• DATA EXCERPTS
# # # # # # #
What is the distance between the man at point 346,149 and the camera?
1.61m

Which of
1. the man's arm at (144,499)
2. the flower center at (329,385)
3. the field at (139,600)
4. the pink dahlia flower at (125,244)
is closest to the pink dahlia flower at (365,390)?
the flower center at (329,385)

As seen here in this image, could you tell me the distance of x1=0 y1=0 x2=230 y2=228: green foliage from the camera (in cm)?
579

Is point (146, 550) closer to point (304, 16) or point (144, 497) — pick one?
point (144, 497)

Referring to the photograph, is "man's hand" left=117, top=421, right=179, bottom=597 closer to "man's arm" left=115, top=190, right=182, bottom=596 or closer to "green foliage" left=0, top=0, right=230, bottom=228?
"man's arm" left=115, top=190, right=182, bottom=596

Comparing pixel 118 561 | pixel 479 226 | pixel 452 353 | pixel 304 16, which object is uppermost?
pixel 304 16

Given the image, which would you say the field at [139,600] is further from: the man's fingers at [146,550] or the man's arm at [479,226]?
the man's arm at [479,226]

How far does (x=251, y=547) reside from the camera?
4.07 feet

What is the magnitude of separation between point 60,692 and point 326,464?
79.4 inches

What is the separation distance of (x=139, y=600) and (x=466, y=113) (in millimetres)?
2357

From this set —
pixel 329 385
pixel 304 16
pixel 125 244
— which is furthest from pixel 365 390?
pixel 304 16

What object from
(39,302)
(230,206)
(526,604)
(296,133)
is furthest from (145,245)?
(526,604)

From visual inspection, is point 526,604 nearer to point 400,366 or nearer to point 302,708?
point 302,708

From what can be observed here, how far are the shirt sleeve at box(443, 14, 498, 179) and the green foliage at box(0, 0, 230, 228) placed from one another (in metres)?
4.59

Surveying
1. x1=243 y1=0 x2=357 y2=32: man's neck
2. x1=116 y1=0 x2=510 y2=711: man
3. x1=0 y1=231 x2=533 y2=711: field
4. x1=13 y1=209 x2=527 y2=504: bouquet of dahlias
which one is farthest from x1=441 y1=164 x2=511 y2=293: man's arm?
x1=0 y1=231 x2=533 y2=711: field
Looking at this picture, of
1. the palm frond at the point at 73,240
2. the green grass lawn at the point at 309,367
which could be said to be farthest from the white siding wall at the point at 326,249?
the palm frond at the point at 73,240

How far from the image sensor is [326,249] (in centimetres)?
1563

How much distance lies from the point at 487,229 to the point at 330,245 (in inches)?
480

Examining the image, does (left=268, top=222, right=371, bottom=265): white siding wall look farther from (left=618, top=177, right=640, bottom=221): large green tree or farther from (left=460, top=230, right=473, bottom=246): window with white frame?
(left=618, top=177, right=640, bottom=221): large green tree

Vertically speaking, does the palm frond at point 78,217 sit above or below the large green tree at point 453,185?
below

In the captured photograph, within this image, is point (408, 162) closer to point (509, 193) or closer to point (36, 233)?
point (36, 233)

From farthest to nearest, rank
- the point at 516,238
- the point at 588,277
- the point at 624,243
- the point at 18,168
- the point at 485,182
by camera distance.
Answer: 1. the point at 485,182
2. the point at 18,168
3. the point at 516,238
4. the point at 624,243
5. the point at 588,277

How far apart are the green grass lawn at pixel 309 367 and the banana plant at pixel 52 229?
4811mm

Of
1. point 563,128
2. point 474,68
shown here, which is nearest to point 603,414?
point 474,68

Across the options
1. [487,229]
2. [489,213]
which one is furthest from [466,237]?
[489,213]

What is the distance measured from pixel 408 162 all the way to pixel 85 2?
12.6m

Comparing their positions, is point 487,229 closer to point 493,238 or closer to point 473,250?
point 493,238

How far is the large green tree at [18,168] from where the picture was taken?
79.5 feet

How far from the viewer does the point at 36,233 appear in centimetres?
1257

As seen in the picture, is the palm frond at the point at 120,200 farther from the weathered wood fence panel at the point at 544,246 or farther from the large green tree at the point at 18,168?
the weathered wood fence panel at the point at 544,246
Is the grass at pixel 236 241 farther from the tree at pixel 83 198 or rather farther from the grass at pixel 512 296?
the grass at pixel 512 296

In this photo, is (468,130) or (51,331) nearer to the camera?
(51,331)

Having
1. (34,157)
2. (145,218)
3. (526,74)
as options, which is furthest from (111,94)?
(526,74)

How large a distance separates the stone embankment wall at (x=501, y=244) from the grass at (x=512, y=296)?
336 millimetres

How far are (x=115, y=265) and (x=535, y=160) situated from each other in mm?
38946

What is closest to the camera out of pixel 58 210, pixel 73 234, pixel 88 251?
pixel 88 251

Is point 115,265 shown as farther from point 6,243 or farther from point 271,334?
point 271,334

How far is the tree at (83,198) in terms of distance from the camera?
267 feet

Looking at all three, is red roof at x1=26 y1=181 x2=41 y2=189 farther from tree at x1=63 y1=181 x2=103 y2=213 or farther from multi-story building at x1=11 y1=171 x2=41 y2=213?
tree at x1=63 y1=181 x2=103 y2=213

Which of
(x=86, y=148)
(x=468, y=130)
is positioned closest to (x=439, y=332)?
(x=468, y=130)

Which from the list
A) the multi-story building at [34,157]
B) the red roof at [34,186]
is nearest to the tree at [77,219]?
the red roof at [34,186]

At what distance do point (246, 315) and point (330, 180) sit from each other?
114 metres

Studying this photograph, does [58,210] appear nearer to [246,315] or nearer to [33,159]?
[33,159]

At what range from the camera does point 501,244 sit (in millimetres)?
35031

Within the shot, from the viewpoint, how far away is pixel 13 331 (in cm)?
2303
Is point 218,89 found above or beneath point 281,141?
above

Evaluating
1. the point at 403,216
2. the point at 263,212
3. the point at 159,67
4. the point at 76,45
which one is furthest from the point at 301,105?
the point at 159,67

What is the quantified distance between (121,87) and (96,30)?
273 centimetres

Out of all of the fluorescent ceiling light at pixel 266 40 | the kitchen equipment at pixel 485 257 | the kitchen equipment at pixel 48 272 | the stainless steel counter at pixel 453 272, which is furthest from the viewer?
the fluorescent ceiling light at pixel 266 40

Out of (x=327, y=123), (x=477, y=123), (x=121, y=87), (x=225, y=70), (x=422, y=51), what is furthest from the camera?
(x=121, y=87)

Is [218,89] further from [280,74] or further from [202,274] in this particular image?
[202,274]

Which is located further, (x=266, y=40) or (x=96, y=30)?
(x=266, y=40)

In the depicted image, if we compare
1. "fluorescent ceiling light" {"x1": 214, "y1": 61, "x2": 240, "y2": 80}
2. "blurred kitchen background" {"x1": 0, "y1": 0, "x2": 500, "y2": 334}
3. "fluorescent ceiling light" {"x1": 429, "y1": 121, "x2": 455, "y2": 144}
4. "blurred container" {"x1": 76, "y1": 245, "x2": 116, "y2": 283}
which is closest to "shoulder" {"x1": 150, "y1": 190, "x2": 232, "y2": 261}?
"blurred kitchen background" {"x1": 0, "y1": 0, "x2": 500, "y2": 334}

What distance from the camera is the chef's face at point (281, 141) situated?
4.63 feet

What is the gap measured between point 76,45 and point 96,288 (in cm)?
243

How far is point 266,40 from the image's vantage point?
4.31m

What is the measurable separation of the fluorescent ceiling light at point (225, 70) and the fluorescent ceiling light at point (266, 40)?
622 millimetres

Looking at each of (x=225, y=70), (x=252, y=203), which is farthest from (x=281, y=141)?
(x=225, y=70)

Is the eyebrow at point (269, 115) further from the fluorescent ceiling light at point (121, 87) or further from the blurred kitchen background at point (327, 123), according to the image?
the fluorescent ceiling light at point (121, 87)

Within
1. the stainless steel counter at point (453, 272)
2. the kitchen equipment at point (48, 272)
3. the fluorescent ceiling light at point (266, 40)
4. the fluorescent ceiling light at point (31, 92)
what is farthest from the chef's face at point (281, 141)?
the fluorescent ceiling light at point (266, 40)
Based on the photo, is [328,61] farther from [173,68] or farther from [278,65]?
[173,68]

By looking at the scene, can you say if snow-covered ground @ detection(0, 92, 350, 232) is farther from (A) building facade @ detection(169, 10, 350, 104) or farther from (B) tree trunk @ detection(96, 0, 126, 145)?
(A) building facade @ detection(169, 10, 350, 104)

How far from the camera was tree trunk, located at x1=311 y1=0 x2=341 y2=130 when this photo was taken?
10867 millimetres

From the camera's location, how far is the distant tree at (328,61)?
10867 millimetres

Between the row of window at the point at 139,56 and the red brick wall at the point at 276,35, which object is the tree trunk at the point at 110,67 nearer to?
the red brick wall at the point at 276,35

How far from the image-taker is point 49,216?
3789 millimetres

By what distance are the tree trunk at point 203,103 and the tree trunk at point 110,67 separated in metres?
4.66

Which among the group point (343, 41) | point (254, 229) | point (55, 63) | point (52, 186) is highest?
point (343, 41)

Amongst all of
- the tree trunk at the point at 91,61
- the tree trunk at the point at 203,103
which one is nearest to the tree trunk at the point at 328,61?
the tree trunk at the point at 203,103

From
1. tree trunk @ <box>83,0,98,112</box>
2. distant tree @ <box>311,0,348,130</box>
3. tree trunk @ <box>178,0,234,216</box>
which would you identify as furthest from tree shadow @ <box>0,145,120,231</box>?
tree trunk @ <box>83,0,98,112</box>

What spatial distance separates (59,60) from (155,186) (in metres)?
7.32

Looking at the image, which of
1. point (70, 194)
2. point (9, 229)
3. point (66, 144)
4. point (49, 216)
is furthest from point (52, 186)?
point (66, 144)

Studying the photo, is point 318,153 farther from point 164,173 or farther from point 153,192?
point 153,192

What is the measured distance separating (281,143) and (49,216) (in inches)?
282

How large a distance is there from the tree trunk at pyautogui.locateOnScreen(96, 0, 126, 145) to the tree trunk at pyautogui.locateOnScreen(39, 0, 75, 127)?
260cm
# # # # # # #
• REQUEST
Copy out the records word for word, starting at the line that contains "What is the measured" and ending at the last line of the records, including both.

• RESPONSE TO THE TASK
What is the measured distance separating (281,143) and (49,216) (in inches)?
282

How large a distance is there from the tree trunk at pyautogui.locateOnScreen(96, 0, 126, 145) to the tree trunk at pyautogui.locateOnScreen(39, 0, 75, 127)?
260cm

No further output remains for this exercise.